TASK TO CARRY OUT: Check each line of the material below for "Connochaetes", then copy the ones that contain it.

*** DATA SHOWN ***

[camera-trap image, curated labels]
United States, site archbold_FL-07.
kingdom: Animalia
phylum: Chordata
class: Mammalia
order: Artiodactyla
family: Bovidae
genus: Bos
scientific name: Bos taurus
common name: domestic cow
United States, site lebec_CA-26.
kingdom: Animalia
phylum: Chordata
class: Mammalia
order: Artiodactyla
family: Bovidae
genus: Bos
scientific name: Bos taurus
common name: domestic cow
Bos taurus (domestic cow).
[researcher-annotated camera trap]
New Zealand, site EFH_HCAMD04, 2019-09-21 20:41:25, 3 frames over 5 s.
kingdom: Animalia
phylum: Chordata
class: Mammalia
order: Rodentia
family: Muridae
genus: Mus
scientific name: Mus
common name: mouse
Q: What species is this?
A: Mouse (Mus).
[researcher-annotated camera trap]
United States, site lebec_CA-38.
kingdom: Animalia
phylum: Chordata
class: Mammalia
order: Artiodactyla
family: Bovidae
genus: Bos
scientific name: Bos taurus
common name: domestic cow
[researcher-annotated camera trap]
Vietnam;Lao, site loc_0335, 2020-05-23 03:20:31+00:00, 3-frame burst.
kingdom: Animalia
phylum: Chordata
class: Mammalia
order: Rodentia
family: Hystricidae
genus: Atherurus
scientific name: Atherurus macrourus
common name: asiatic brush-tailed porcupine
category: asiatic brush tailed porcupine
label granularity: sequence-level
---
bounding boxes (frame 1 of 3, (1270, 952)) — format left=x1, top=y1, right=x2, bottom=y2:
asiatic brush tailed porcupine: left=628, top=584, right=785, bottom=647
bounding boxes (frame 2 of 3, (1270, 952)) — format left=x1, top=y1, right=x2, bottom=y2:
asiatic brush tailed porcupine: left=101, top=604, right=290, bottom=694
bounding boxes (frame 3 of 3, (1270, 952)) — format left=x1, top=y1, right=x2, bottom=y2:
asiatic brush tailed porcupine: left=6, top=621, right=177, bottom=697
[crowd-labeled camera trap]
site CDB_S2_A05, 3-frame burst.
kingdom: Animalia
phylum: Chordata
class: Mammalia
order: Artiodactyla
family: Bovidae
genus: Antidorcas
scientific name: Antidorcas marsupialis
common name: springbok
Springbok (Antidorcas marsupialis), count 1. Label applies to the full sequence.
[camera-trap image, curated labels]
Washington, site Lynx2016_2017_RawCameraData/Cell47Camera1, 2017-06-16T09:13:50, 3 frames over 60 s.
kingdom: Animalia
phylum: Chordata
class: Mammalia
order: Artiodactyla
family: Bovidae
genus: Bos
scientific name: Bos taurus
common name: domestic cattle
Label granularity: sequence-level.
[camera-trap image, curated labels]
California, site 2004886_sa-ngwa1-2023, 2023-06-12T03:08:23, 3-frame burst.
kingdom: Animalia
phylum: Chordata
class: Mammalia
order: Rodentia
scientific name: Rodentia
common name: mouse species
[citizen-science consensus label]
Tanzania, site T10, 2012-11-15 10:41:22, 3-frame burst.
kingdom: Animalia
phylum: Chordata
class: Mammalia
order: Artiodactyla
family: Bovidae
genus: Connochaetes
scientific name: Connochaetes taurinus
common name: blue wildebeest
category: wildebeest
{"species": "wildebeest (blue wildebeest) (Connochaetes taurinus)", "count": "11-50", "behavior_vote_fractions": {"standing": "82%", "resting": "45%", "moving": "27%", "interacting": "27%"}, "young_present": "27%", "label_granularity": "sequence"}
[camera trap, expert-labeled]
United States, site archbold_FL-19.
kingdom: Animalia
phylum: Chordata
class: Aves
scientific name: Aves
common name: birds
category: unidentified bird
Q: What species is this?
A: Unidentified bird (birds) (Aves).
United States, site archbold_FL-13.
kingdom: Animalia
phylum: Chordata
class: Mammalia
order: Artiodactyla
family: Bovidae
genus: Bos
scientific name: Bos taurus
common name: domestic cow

***

RESPONSE AREA:
genus: Connochaetes
scientific name: Connochaetes taurinus
{"species": "wildebeest (blue wildebeest) (Connochaetes taurinus)", "count": "11-50", "behavior_vote_fractions": {"standing": "82%", "resting": "45%", "moving": "27%", "interacting": "27%"}, "young_present": "27%", "label_granularity": "sequence"}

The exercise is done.